En quatre chansons, impossible de résumer le talent immense de Baba de Madagascar, disparu des radars musicaux depuis quelque temps. En attendant son retour, voici un survol d’ensemble de ses œuvres.
Il est de ces artistes oubliés des oreilles. Cependant, le temps lui a toujours gardé une petite place. Baba de Madagascar est de la trempe des météorites dans le domaine de l’art. Il est ce que les cosmochimistes de la musique peinent encore à remplacer par un autre phénomène alliant avec justesse groove traditionnel et sons modernes malgaches. Une heure des chansons de ce phénomène scotche et laisse rêver, comme sur les routes sinueuses du moyen-ouest tirant jusqu’à Maintirano. Des paysages et leurs traces dans la mémoire sont indissociables de chacun de ses titres.
- « Mama » Une poésie baladeuse, cette chanson « Mama », du free soul folk, a propulsé le chanteur au-devant de la scène nationale. Ensuite, une percée fulgurante à Antananarivo a fini par élever Baba de Madagascar au rang d’artiste culte. Puisant ses mélodies dans un pop accentué par un solo permanent et enivrant, le chanteur raconte ce que la majorité des hommes pense de leurs mères. Avec un petit plus, « je suis l’homme de ma famille, je me dois de réussir », a-t-il révélé lors d’une conversation au Tahala Rarihasina, il y a quelques années. Alors, l’éloignement chanté avec sa voix unique devient un frémissement de l’âme. Ce que le solo enivrant rappelle.

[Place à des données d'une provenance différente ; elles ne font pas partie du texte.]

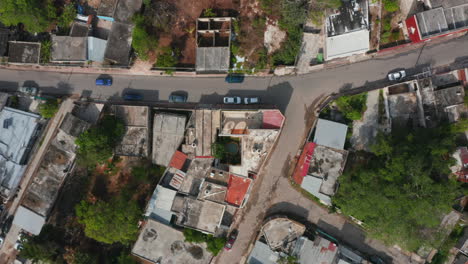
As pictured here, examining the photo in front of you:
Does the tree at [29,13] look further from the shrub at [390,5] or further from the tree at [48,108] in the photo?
the shrub at [390,5]

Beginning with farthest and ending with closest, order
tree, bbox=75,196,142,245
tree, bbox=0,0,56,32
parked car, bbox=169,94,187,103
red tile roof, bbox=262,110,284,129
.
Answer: parked car, bbox=169,94,187,103, red tile roof, bbox=262,110,284,129, tree, bbox=0,0,56,32, tree, bbox=75,196,142,245

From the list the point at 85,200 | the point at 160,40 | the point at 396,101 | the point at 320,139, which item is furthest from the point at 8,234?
the point at 396,101

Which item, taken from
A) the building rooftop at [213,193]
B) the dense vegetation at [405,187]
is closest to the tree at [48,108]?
the building rooftop at [213,193]

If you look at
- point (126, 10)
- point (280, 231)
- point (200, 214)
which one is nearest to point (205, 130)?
point (200, 214)

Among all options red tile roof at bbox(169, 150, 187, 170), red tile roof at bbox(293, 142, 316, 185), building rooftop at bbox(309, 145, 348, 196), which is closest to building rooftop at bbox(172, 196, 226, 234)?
red tile roof at bbox(169, 150, 187, 170)

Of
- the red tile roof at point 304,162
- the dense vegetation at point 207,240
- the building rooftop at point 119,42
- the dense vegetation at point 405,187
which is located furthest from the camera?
the building rooftop at point 119,42

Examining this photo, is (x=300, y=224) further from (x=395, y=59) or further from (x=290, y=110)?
(x=395, y=59)

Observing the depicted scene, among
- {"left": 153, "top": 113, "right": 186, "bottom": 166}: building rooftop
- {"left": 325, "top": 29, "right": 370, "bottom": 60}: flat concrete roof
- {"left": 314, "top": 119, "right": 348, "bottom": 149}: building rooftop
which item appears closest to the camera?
{"left": 325, "top": 29, "right": 370, "bottom": 60}: flat concrete roof

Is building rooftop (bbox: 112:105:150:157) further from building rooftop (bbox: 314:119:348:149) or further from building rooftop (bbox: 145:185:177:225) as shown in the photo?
building rooftop (bbox: 314:119:348:149)
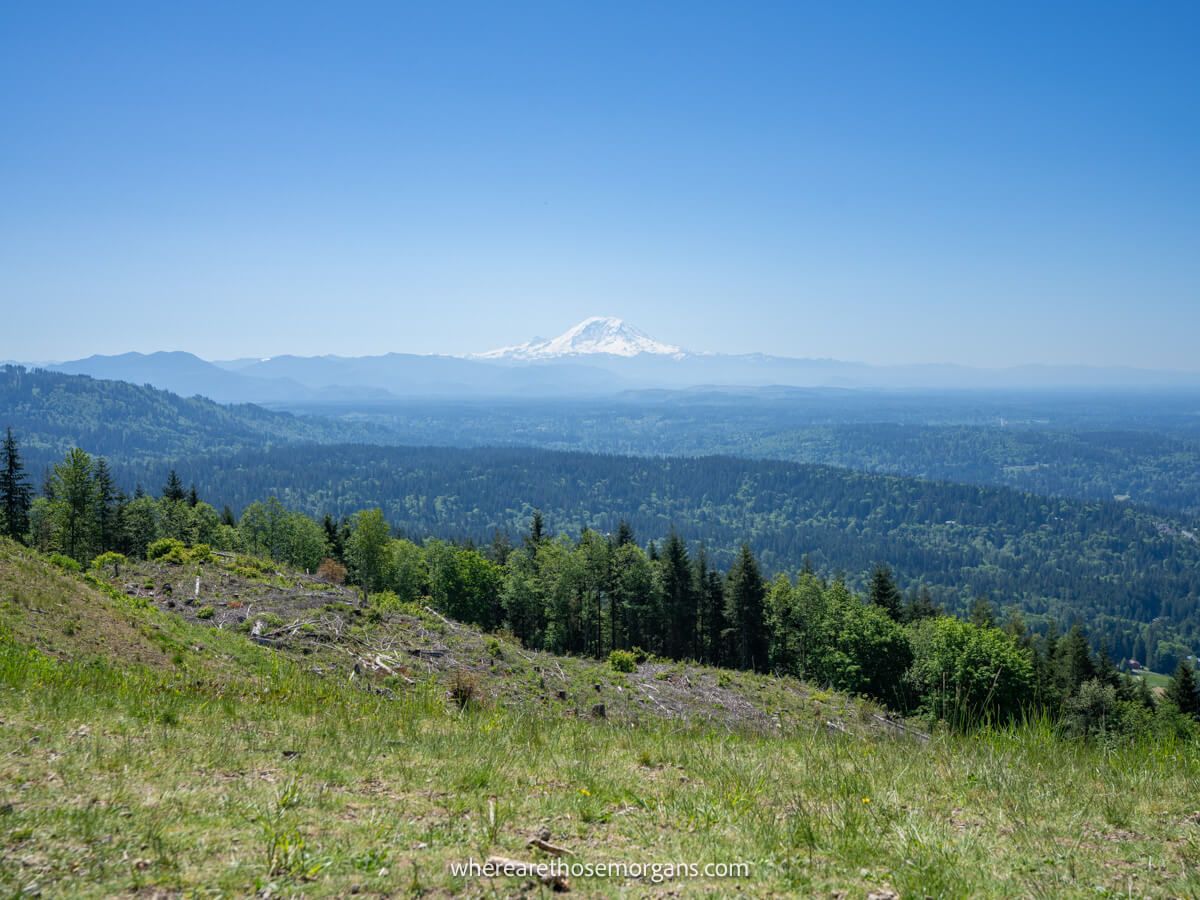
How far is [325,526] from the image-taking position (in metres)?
63.2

- « Baoejy ». Chanson comprise dans son opus sorti en 2004, « Baoejy » est une prédication. Au-delà des frontières, Baba de Madagascar est l’ambassadeur attitré de ce style. Une conception élaborée dans l’arrangement ferait penser qu’il n’avait plus qu’à chanter. Une basse aux bribes de rumba funk, une construction avec un sens de jeu de la musique très intelligente. « Antsika handeha ibaligny e, hisôma balin-drazana », ce morceau est sans doute l’un des plus aboutis de son répertoire. Et la partie de chassé-croisé presque onirique entre un son de guitare et un piano. Le baoejy atteint les sphères cosmiques.

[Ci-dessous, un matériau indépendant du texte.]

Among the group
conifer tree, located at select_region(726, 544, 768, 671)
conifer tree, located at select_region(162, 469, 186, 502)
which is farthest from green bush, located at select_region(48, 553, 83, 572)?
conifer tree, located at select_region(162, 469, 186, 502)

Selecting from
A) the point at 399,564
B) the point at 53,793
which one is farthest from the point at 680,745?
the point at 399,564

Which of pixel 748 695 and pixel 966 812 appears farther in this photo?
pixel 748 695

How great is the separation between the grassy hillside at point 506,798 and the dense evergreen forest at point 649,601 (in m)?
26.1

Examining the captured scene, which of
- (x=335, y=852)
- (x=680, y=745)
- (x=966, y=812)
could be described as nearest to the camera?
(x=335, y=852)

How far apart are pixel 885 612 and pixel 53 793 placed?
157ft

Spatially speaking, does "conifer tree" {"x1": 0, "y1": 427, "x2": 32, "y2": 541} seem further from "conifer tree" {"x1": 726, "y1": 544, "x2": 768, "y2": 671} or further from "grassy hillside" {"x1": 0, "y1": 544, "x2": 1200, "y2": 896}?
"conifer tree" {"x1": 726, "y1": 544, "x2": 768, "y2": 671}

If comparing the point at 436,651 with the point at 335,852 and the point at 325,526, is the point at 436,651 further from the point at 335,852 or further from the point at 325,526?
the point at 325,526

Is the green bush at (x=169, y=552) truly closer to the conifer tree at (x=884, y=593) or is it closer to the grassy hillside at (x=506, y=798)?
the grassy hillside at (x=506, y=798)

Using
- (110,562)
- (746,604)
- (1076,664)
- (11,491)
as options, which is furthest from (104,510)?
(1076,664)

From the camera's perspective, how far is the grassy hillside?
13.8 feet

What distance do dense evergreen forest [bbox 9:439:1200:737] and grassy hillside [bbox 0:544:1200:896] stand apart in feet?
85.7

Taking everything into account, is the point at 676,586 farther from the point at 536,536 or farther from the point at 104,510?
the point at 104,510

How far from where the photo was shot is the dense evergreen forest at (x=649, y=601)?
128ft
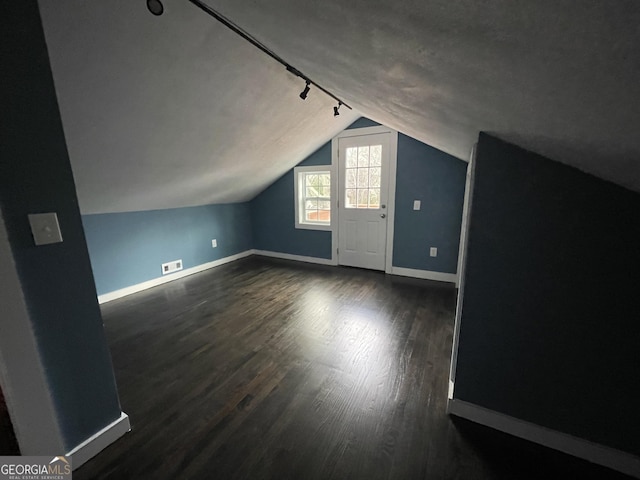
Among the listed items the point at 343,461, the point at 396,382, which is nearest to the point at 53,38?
the point at 343,461

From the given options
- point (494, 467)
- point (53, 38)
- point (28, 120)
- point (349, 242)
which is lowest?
point (494, 467)

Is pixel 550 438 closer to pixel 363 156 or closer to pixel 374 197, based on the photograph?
pixel 374 197

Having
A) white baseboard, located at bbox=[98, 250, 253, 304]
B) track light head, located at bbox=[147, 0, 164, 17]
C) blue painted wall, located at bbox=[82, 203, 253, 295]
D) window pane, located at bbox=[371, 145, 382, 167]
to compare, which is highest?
Answer: track light head, located at bbox=[147, 0, 164, 17]

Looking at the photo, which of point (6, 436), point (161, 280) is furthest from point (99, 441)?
point (161, 280)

- « Gasy ». Une esthétique musicale tirée des années 80, « Gasy » reprend dans ses textes la litanie éternelle de la fraternité malgache. Bénissant ceux de l’est, de l’ouest, du nord, du sud et du centre, Baba de Madagascar démontre ici toute sa puissance vocale. Supplantant même une synthèse loin de l’exotisme, avec un mélange parfait entre le soul, le funk et un rock/pop débridé. Si les paroles sont moins affutées, la performance et la constance restent toujours intactes. Le chanteur a du génie et il le prouve. Une chanson digne de la cérémonie d’ouverture d’un grand évènement comme les Jeux des îles et de la Francophonie.
- « Vady vao ». Aussi plaisant et festif, ce sera difficile de trouver mieux dans le répertoire de Baba de Madagascar avec « Vady vao ». Il y chante tout ce dont une jeune demoiselle rêve : un homme qui veut sa main dans le respect de la tradition. Le marovany apporte l’esprit de cette chanson, l’artiste se lâche. Si ce n’est une guitare jouée à la manière de ce genre de cithare traditionnel. Comme s’il se trouvait dans son meilleur élément, du baoejy pur et dur. Vers la fin, le titre s’envole. Une débandade travaillée avec une ligne de basse à la malgache, digne des variétés des années 80.